From 8992b0cc7b998edfd77a5e2c0c4b60eff35fffa4 Mon Sep 17 00:00:00 2001
From: Jared Miller <jared@smell.flowers>
Date: Wed, 28 Jan 2026 12:38:58 -0500
Subject: [PATCH] Add phase 2 design document

---
 docs/phase2-design.txt | 645 +++++++++++++++++++++++++++++++++++++++++
 1 file changed, 645 insertions(+)
 create mode 100644 docs/phase2-design.txt

diff --git a/docs/phase2-design.txt b/docs/phase2-design.txt
new file mode 100644
index 0000000..20b00fc
--- /dev/null
+++ b/docs/phase2-design.txt
@@ -0,0 +1,645 @@
+PHASE 2 DESIGN: RICH PROMPTS AND OUTPUT ENHANCEMENTS
+======================================================
+
+Overview
+--------
+
+Phase 1 delivered basic remote control: Claude Code session wrapping, SSE streaming
+to mobile dashboard, binary prompt approval (y/n only). Phase 2 addresses the most
+critical gaps between claude-remote and the crabigator reference implementation:
+
+1. Rich prompt system - multi-option choices, text input, tab instructions
+2. ANSI color parsing in output
+3. Session statistics extraction and display
+4. Git status widget
+5. UI polish - style controls, filtering, auto-scroll
+
+This phase transforms claude-remote from a proof-of-concept into a genuinely useful
+remote approval tool. Priority is on prompt system (the blocker for real usage)

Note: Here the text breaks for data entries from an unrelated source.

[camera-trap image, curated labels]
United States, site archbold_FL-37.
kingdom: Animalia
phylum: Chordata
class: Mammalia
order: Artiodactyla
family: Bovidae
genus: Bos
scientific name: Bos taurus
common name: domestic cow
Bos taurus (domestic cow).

+followed by output quality and UX improvements.
+
+
+PROMPT SYSTEM REDESIGN
+======================
+
+The Current Problem
+-------------------
+
+Claude Code presents three types of interactive prompts:
+
+1. Permission prompts - tool access requests with options like:
+   - Yes (allow once)
+   - Yes, and allow all future requests for this tool
+   - No (deny)
+   - Tab to add additional instructions
+
+2. Question prompts - AskUserQuestion with multiple choice:
+   - Numbered options (1, 2, 3...)
+   - Optional "Other" text input
+   - Sometimes multiple questions in sequence
+
+3. Plan mode exit prompts - after plan generation:
+   - Continue with plan
+   - Modify plan
+   - Cancel
+
+Current implementation only sends "y\n" or "n\n" - unusable for real workflows.
+
+
+Message Types Claude Code Emits
+--------------------------------
+
+Based on crabigator's events.rs, Claude Code hooks provide structured prompt data:
+
+Permission prompt:
+{
+  "type": "prompt",
+  "prompt": {
+    "prompt_type": "permission",
+    "tool_name": "Write",
+    "tool_input": { "file_path": "/path/to/file.txt", "content": "..." },
+    "options": [
+      { "label": "Yes", "value": "1", "description": "Allow once" },
+      { "label": "Yes, always", "value": "2", "description": "Allow all future" },
+      { "label": "No", "value": "3", "description": "Deny" }
+    ],
+    "allows_tab_instructions": true,
+    "selected_option": 1
+  }
+}
+
+Question prompt:
+{
+  "type": "prompt",
+  "prompt": {
+    "prompt_type": "question",
+    "questions": [
+      {
+        "question": "Which approach should I take?",
+        "header": "Implementation choice",
+        "options": [
+          { "label": "Use SQLite", "value": "1" },
+          { "label": "Use JSON files", "value": "2" }
+        ],
+        "multi_select": false,
+        "allows_other": true
+      }
+    ]
+  }
+}
+
+Exit plan prompt:
+{
+  "type": "prompt",
+  "prompt": {
+    "prompt_type": "exit_plan",
+    "options": [
+      { "label": "Continue with plan", "value": "1" },
+      { "label": "Modify plan", "value": "2" },
+      { "label": "Cancel", "value": "3" }
+    ]
+  }
+}
+
+Prompt cleared:
+{
+  "type": "prompt",
+  "prompt": null
+}
+
+
+UI for Each Prompt Type
+------------------------
+
+Permission prompts:
+- Show tool name and relevant input (file path, command, etc.)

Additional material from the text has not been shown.